In any case, you can verify convergence of this new, modified series by the ratio test. If you have a keen eye and know your series', and pick the right starting index, you find that $\sum_{n=1}^\infty\frac1{n 2^n}=\ln(2)$
Cauchy Condensation is a good test for bounding a finite sum.
Ermakoff's Test
$\lim\frac{e^n f(e^n)}{f(n)}=\lim \frac{e^n/((e^n)^2\ln e^n)}{1/(n^2\ln n)}=\lim\frac{n\ln(n)}{e^n}=\lim\frac{1+\ln(n)}{e^n}=\lim\frac{1}{ne^n}=0<1$
Using two iterations of l'Hopitals rule. The limit superior is less than 1, therefore convergence. If limit inferior greater than 1, then divergence. Otherwise, indeterminate results.
Integral test
$\int_2^\infty f(x)\;dx = \int_2^\infty \frac{1}{x\ln(x)}\;dx\approx 0.3787$
Computer aided evaluation. It does not have a nice anti-derivative. But the integral is finite, so we have convergence.
Abel's Test
Make note that $\frac{1}{n^2\ln(n)}=\frac{1}{n^2}\cdot\frac{1}{\ln(n)}$ for two new sequences $\{1/n^2\}$ and $\{1/\ln(n)\}$.
Note that $\sum 1/n^2$ is convergent as per the p-series test and note that $\{1/\ln(n)\}$ is a bounded, monotone sequence for sufficiently large $n$.
Therefore $\sum\frac{1}{n^2\ln(n)}$ converges.
Rao's Logarithm test
Evaluate the limit: $$L=\lim_{n\to\infty} \frac{\ln(a_n)}{\ln(n)}=\lim\frac{\ln(\frac{1}{n^2\ln(n)})}{\ln(n)}=-2-\lim\frac{\ln(\ln(n))}{\ln(n)}$$
I dont know what that last funky limit evaluates to but it doesnt matter. Overall we are getting $L<-1$, thus convergence.

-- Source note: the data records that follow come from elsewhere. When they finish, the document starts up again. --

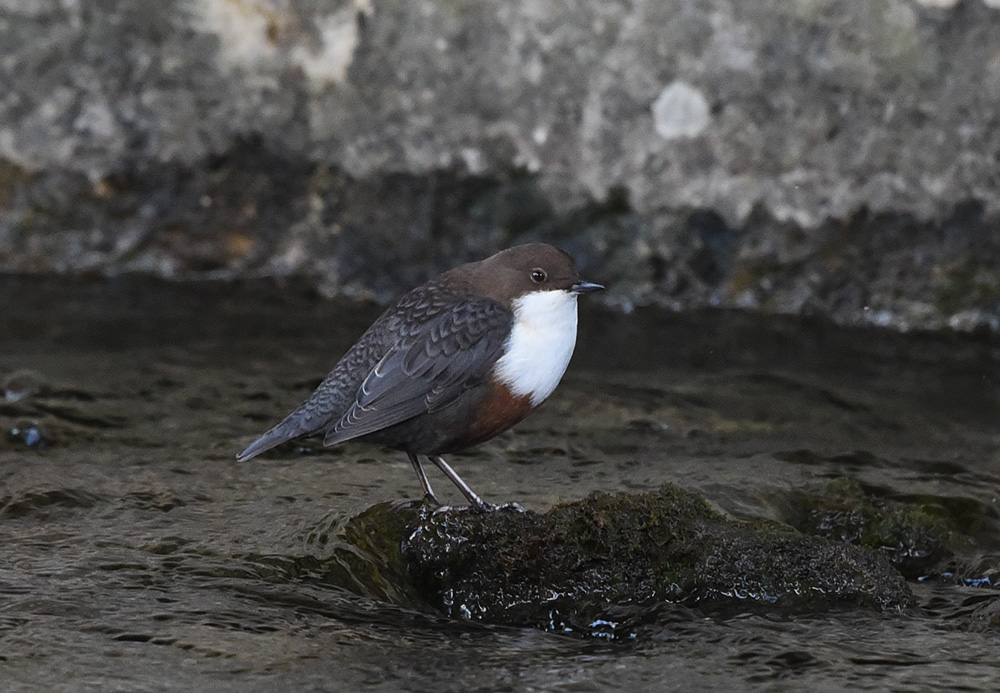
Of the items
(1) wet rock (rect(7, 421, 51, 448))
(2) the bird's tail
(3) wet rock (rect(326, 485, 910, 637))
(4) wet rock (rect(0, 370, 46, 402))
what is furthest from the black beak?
(4) wet rock (rect(0, 370, 46, 402))

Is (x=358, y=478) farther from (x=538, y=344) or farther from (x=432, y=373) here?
(x=538, y=344)

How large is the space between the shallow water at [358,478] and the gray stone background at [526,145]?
25 centimetres

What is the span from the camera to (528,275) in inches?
151

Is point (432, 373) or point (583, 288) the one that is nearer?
point (432, 373)

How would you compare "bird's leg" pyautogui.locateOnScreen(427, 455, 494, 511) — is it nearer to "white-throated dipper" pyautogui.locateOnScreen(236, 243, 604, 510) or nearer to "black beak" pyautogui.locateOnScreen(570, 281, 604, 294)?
"white-throated dipper" pyautogui.locateOnScreen(236, 243, 604, 510)

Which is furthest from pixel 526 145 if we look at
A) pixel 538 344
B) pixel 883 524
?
pixel 883 524

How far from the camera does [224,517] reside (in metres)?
3.91

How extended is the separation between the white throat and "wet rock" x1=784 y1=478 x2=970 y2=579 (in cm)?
91

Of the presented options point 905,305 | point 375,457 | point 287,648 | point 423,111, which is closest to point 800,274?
point 905,305

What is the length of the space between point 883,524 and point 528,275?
1.25 metres

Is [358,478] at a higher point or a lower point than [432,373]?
lower

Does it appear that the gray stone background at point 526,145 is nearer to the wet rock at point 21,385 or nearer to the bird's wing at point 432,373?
the wet rock at point 21,385

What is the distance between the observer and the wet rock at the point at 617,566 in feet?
11.3

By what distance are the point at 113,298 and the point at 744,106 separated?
2.86 m
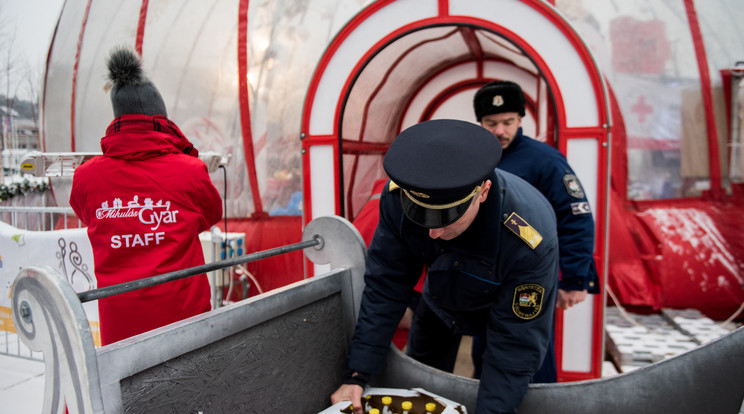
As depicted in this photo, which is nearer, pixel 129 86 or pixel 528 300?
pixel 528 300

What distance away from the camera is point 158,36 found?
5305 mm

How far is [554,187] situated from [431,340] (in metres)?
0.92

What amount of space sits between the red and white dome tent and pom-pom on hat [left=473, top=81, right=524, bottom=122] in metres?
0.32

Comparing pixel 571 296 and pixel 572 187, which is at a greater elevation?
pixel 572 187

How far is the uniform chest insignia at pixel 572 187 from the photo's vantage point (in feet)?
6.81

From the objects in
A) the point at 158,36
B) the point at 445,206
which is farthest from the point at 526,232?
the point at 158,36

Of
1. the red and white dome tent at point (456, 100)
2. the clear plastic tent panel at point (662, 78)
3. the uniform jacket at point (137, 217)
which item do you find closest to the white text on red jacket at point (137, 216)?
the uniform jacket at point (137, 217)

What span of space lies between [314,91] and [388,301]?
1664 mm

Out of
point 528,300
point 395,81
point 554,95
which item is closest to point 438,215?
point 528,300

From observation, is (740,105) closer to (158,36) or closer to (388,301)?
(388,301)

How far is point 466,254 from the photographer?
1.39 metres

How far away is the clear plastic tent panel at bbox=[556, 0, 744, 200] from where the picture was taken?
4156mm

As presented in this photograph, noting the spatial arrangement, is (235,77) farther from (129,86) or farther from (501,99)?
(501,99)

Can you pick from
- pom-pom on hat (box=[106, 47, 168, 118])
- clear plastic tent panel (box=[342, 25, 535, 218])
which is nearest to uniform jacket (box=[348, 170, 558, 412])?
pom-pom on hat (box=[106, 47, 168, 118])
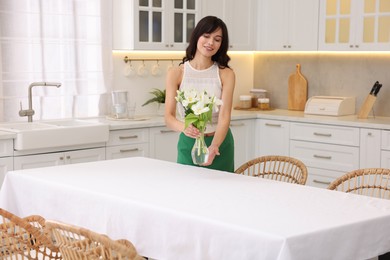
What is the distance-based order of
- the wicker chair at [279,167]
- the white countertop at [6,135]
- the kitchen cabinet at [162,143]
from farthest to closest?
1. the kitchen cabinet at [162,143]
2. the white countertop at [6,135]
3. the wicker chair at [279,167]

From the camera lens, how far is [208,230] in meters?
2.64

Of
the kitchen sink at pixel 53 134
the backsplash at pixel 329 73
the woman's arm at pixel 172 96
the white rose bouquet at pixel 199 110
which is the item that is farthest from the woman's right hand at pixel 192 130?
the backsplash at pixel 329 73

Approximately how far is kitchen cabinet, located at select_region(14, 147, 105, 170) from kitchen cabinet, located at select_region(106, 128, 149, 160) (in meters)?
0.09

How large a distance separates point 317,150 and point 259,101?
1.01 metres

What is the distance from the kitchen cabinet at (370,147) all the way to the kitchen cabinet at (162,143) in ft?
4.81

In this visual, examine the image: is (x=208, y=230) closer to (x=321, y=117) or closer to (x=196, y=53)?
(x=196, y=53)

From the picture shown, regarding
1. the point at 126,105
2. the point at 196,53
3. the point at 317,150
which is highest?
the point at 196,53

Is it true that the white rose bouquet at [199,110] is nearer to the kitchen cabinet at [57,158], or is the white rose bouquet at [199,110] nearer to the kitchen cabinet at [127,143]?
the kitchen cabinet at [57,158]

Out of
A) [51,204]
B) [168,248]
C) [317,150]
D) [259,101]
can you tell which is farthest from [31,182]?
[259,101]

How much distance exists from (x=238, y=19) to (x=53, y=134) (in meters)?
2.43

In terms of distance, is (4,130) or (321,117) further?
(321,117)

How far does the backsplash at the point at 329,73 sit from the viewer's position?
614 cm

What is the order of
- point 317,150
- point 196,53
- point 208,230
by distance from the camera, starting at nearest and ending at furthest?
point 208,230 → point 196,53 → point 317,150

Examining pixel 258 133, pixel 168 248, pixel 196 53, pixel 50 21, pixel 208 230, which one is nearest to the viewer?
pixel 208 230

Yi-Fang Chang's Differential test
For $\sum a_n$ where $f(n)=a_n$ for $n\in\Bbb N$, we evaluate the limit of the continuous differential expression: $$L = \lim_{x\to\infty}x\frac{d}{dx}\ln(f(x))$$
In our case, when you evaluate the limit, we get $L=-2$ and since $L<-1$ convergence is implied.
I could go on to list a dozen or more other tests. Suffice it to say there are quite a few. You have options. Some are more useful or fruitful than others. It all depends on the series. Many fail entirely and some are just a lot of work for a series.
Hint. Note that for $n\geq 3$, $$\frac{1}{n^2\ln(n)}\leq \frac{1}{n^2}$$ and use the comparison test.